/new-portfolio

My new personal site, built with epiphany boilerplate + perch

Primary LanguageJavaScriptMIT LicenseMIT

Epiphany Boilerplate

This project is our template for Front End Development. It provides functionality to for continuous development using Grunt. It's packed full of features for our particular workflow that will hopefully help you too!

Requirements

There are a number of NPM global packages needed to build the project:

$ npm install -g grunt-cli
$ npm install -g jspm

Once installed, gather your dependencies via:

$ npm install
$ jspm install

Starting point for project using Node, Grunt, JSPM, NPM.

Node.js

This boilerplate is structured around several nodejs tools, which aim to reduce repetitive dev tasks and improve page load times of your final product by using concatenation, minification and image compression by default. It will also give you auto-prefixing on every save of your CSS and allow livereload of the page whenever you save in your editor.

Grunt

Introduce a build process to easily deliver linted, concatenated, minified CSS and JavaScript files. Also compress your images to further reduce your page load times.

JSPM

A Package Manage that can install from multiple sources: NPM, GitHub or any url. JSPM comes with System.js by default, which is a polyfill for the upcoming System object in JavaScript. It also comes with Babel which allows for ES6 and above features to be transpiled into ES5 on the fly. This is still pretty experimental stuff so test it thoroughly if you use any ES6+ features.

JSPM also includes a module compiler that supports AMD, CommonJS and a mix of both to compile the app down into one file. Previously we used Require.js to do this, as Require is used the AMD model this is also supported.

NPM

NPM should only be used for installing development packages, JSPM should be used if you need any JS to run on the website (jQuery etc).

Project Structure

/build/

Builds of the website will end up, in /build/dev/ and /build/dist/. The dev task and dist uploads will target here.

/config/

Grunt task configuration files are kept in here, alter them to suit your needs. Ones worth noting:

  • project.js: main project config file, each option's usage is documented.
  • path.js: used by the build process, shouldn't need to change any of this as it is customized via project.js.

/src/

This is where all code you write/edit lives. If your project.js mode is set to "webdev", the directory is actually /src/HTML/ so the umbraco build can sit along side it. During a build of the project, most items are copied by default into the /assets/ folder. This can be configured in the /config/package.js.

  • js/: JSPM will target js/app.js and compile a single file from your app.
  • sass/: Sass files are passed through to PostCSS. Our configuration used libsass to compile to CSS then Autoprefixer to give vendor prefixes.
  • assets/: this is indended for static assets, i.e.: images, fonts and other media.

/tasks/

Custom grunt tasks. Your own grunt tasks can be added here.

/package.json

This is your project's management file, all devtime and runtime dependencies are defined in here. To install all of these you just need to issue a "npm install" command from the root of the project.

> [Dataset excerpt]

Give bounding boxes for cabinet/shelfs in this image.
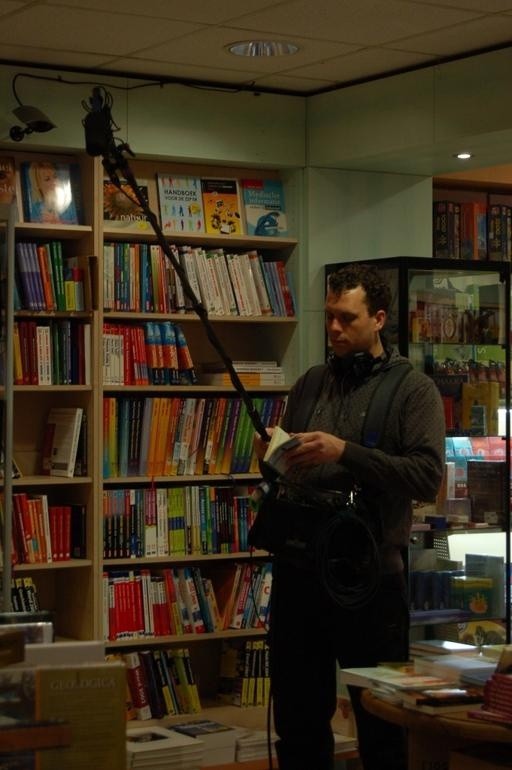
[0,142,512,718]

> [Task requirements]
1 - In the Epiphany Boilerplate readme, why does the source directory become /src/HTML/ when project.js mode is set to "webdev"?
2 - Return everything in the Epiphany Boilerplate readme from "Once installed, gather" down to "in your editor.".
3 - Write the next part of the Epiphany Boilerplate readme, starting after its final sentence.

> [Written responses]
1 - When the mode is "webdev," the code lives in /src/HTML/ so that the umbraco build can sit alongside it.

2 -
Once installed, gather your dependencies via:

$ npm install
$ jspm install

Starting point for project using Node, Grunt, JSPM, NPM.

Node.js

This boilerplate is structured around several nodejs tools, which aim to reduce repetitive dev tasks and improve page load times of your final product by using concatenation, minification and image compression by default. It will also give you auto-prefixing on every save of your CSS and allow livereload of the page whenever you save in your editor.

3 -
Development

All Epiphany grunt tasks are defined in Gruntfile.js and prefixed with [EP]. To see all available grunt tasks run:

$ grunt --help

Continous Development

The Grunt Boilerplate serves as a build tool that will also host the website for you locally during development. To build your project and start the continuous development setup run:

grunt dev

This will build your project and then watch for any changes and do those individually.

You should write all your CSS in src/sass/screen.scss. If you've not used SASS before, don't worry, just write normal CSS and you'll be fine.

Grunt generates an autoprefixed screen.css file every time screen.scss is saved. The browser will automatically inject the updated CSS without a page reload on save.

Your JavaScript code should be written using the AMD or CommonJS pattern with files being saved to the js/app folder. All vendor scripts should be installed with JSPM as they will be included automatically in your compiled JS app.

During development System.js will load your scripts asynchronously from the js/app.js entry point file.

Changes to any file in /src/ will trigger a hard reset in the browser, with the exception of Sass files, which trigger a soft-css reload.

Building the Project

You can trigger the dev and dist build process seperatly by eith of the following:

$ grunt build     # builds /build/dist/
$ grunt build-dev # builds /build/dev/

Each time a build task is ran the existing directory is deleted before the build starts.

Deploying to Live

When your project is finished and you want to package everything up to send to the client, you should run the following grunt command.

grunt live

This first performs grunt build then bumps your major package version number. Your CSS and JavaScripts will be concatenated and minified (we still keep Modernizr seperate as we want that to load before the body). It will also optimise all your images by compressing pngs and gifs. It will add the social media scripts for Facebook, Twitter and Google Plus One at the foot of the page, and Google Analytics code at the top (you can remove the social scripts include if they are not needed).

N.B. You will need to manually enter the Analytics ID in src/HTML/_components/analytics.html.

The /build/dist/ folder can then be zipped and sent over to the client.